-- The task --
All of the lines below should be printed again exactly as they are.

┌──

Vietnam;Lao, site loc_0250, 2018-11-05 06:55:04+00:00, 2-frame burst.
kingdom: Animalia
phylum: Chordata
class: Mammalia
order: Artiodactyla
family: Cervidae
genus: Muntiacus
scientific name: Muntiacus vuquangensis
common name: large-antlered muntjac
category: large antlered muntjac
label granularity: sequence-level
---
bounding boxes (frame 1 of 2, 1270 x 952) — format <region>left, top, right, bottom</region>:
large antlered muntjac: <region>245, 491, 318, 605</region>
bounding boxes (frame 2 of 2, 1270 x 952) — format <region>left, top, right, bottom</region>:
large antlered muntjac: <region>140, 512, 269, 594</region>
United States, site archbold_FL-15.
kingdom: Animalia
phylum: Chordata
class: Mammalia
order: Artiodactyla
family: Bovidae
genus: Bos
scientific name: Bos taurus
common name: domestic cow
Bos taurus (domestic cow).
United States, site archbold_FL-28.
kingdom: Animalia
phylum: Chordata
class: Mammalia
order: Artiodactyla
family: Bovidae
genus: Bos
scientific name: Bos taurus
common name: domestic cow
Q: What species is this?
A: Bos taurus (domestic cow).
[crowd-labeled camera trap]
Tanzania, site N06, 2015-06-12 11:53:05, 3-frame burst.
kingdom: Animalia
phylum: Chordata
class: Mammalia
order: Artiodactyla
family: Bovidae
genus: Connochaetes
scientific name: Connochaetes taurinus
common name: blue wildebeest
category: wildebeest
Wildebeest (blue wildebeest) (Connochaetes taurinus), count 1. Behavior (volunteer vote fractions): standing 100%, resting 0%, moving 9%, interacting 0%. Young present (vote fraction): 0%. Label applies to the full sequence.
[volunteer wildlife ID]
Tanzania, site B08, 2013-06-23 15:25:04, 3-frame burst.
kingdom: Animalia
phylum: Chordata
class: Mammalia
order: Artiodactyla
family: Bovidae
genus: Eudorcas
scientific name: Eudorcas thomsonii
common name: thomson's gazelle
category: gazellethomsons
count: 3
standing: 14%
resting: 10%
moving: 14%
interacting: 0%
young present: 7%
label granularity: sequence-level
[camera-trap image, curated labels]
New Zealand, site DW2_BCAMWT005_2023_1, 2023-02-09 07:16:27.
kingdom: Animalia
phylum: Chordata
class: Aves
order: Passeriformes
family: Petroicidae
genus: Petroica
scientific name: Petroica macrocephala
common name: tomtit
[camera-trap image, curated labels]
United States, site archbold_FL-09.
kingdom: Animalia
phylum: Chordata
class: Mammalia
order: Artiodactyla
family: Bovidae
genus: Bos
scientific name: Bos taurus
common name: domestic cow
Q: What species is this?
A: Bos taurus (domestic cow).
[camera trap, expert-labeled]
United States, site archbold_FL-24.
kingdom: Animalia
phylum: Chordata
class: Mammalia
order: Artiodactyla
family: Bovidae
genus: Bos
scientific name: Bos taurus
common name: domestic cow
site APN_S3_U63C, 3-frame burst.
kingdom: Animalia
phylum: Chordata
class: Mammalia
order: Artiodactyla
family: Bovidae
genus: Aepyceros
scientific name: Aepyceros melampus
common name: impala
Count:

└──

-- Result below --
Vietnam;Lao, site loc_0250, 2018-11-05 06:55:04+00:00, 2-frame burst.
kingdom: Animalia
phylum: Chordata
class: Mammalia
order: Artiodactyla
family: Cervidae
genus: Muntiacus
scientific name: Muntiacus vuquangensis
common name: large-antlered muntjac
category: large antlered muntjac
label granularity: sequence-level
---
bounding boxes (frame 1 of 2, 1270 x 952) — format <region>left, top, right, bottom</region>:
large antlered muntjac: <region>245, 491, 318, 605</region>
bounding boxes (frame 2 of 2, 1270 x 952) — format <region>left, top, right, bottom</region>:
large antlered muntjac: <region>140, 512, 269, 594</region>
United States, site archbold_FL-15.
kingdom: Animalia
phylum: Chordata
class: Mammalia
order: Artiodactyla
family: Bovidae
genus: Bos
scientific name: Bos taurus
common name: domestic cow
Bos taurus (domestic cow).
United States, site archbold_FL-28.
kingdom: Animalia
phylum: Chordata
class: Mammalia
order: Artiodactyla
family: Bovidae
genus: Bos
scientific name: Bos taurus
common name: domestic cow
Q: What species is this?
A: Bos taurus (domestic cow).
[crowd-labeled camera trap]
Tanzania, site N06, 2015-06-12 11:53:05, 3-frame burst.
kingdom: Animalia
phylum: Chordata
class: Mammalia
order: Artiodactyla
family: Bovidae
genus: Connochaetes
scientific name: Connochaetes taurinus
common name: blue wildebeest
category: wildebeest
Wildebeest (blue wildebeest) (Connochaetes taurinus), count 1. Behavior (volunteer vote fractions): standing 100%, resting 0%, moving 9%, interacting 0%. Young present (vote fraction): 0%. Label applies to the full sequence.
[volunteer wildlife ID]
Tanzania, site B08, 2013-06-23 15:25:04, 3-frame burst.
kingdom: Animalia
phylum: Chordata
class: Mammalia
order: Artiodactyla
family: Bovidae
genus: Eudorcas
scientific name: Eudorcas thomsonii
common name: thomson's gazelle
category: gazellethomsons
count: 3
standing: 14%
resting: 10%
moving: 14%
interacting: 0%
young present: 7%
label granularity: sequence-level
[camera-trap image, curated labels]
New Zealand, site DW2_BCAMWT005_2023_1, 2023-02-09 07:16:27.
kingdom: Animalia
phylum: Chordata
class: Aves
order: Passeriformes
family: Petroicidae
genus: Petroica
scientific name: Petroica macrocephala
common name: tomtit
[camera-trap image, curated labels]
United States, site archbold_FL-09.
kingdom: Animalia
phylum: Chordata
class: Mammalia
order: Artiodactyla
family: Bovidae
genus: Bos
scientific name: Bos taurus
common name: domestic cow
Q: What species is this?
A: Bos taurus (domestic cow).
[camera trap, expert-labeled]
United States, site archbold_FL-24.
kingdom: Animalia
phylum: Chordata
class: Mammalia
order: Artiodactyla
family: Bovidae
genus: Bos
scientific name: Bos taurus
common name: domestic cow
site APN_S3_U63C, 3-frame burst.
kingdom: Animalia
phylum: Chordata
class: Mammalia
order: Artiodactyla
family: Bovidae
genus: Aepyceros
scientific name: Aepyceros melampus
common name: impala
Count:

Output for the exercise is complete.